Persson was the recipient of an honorary award at the Grammis ceremony in 2007, and was inducted into the Swedish Music Hall of Fame in 2015.

==Career==
Persson was born on 20 December 1946 in Helsingborg and grew up in Tjörnarp. His first band, Pop Penders, was started in 1962. He later formed Peps Blues Quality together with Blues Quality. Persson's career up to 1975 was mostly inspired by the blues, and he's known for having reworked many famous blues and reggae tunes into Swedish, by such artists as Muddy Waters, Elmore James and Bob Marley.

After 1975, his career turned away from the blues and focused mostly on reggae. Some of his songs, like "Falsk matematik" and "Hög standard", made a political statement, and were considered part of the progg movement.

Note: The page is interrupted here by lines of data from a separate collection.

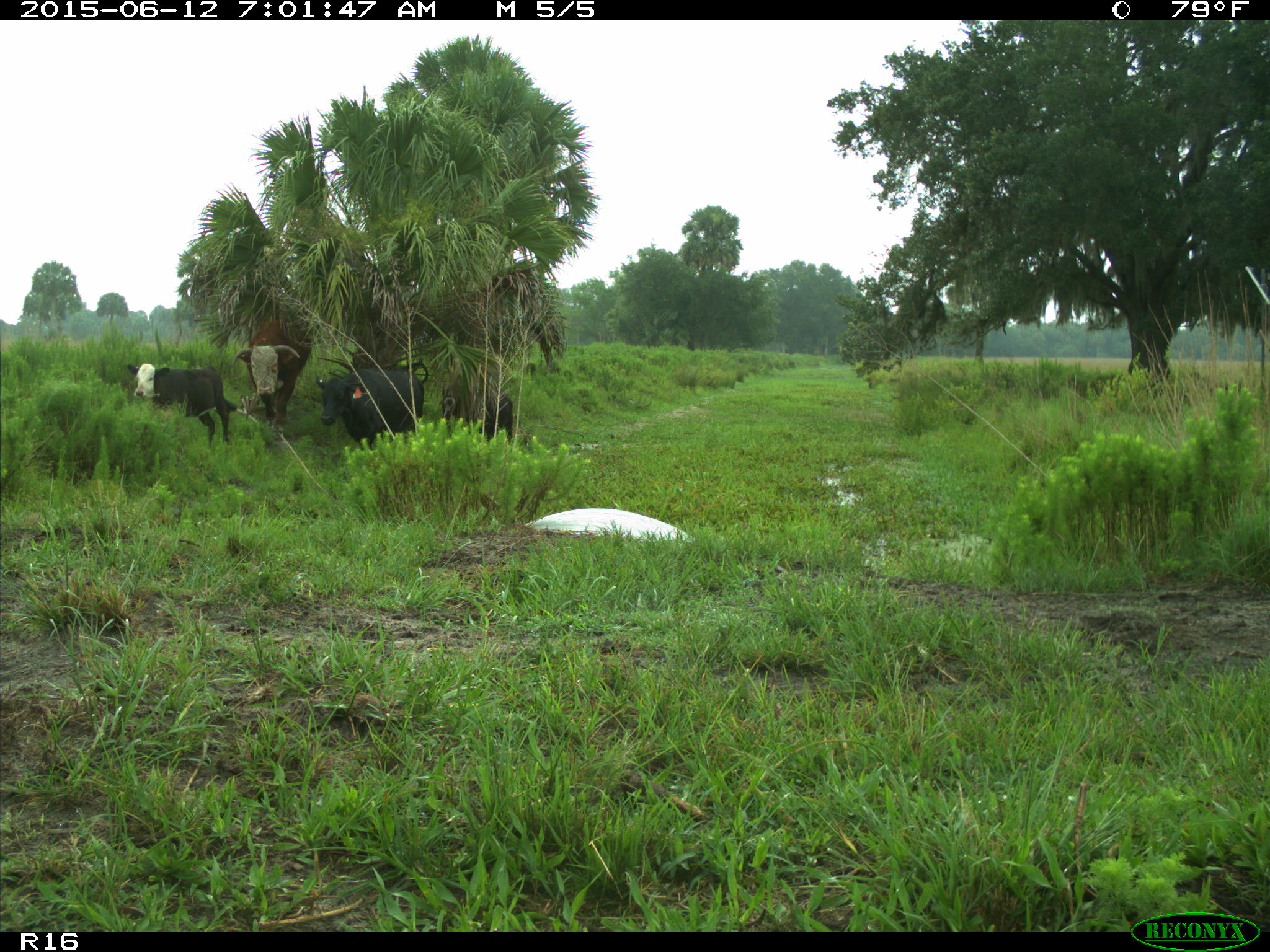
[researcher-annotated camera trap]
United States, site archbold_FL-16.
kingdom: Animalia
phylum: Chordata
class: Mammalia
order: Artiodactyla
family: Bovidae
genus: Bos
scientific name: Bos taurus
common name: domestic cow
Bos taurus (domestic cow).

Persson died on 27 June 2021, at the age of 74, at his home in Vittsjö.

==Discography==

===Solo career===
- Blues Connection (1968)
- The Week Peps Came to Chicago (1972)
- Blues på svenska (1975)
- Rotrock (1980) – No. 23 in Sweden
- En del och andra (1984) – No. 49 in Sweden
- Oh Boy (1992)

===Peps Blue Quality===
- Sweet Mary Jane (1969)

===Peps Perssons Blodsband===
- Blodsband (1974)
- Hög standard (1975)
- Droppen urholkar stenen (1976)
- Spår (1978)
- Fram med pengarna! (1988)
- Spelar för livet (1993)
- Röster från Södern (1994) – No. 1 in Sweden
- Rotblos (1997) – No. 32 in Sweden
- Äntligen! (2005)

===With Pelle Perssons Kapell===
- Fyra tunnlann bedor om dan (1977)
- Persson sjonger Persson! (1982)

===Compilations===
- Bitar 1968–1992 (1993) – No. 29 in Sweden
- Bästa (2004) – No. 59 in Sweden
- Oh Boy! – Det bästa med Peps Persson (2006) – No. 2 in Sweden

===Singles===
- "Oh Boy!" (1992) – No. 43 in Sweden

== Curiosity ==

The picture on the cover of the album Hög standard shows the band sitting in the back seat of a car with a private driver and drinking coffee. The picture on the cover of ABBA's album ABBA shows the band sitting in the back seat of a car with a private driver and drinking champagne.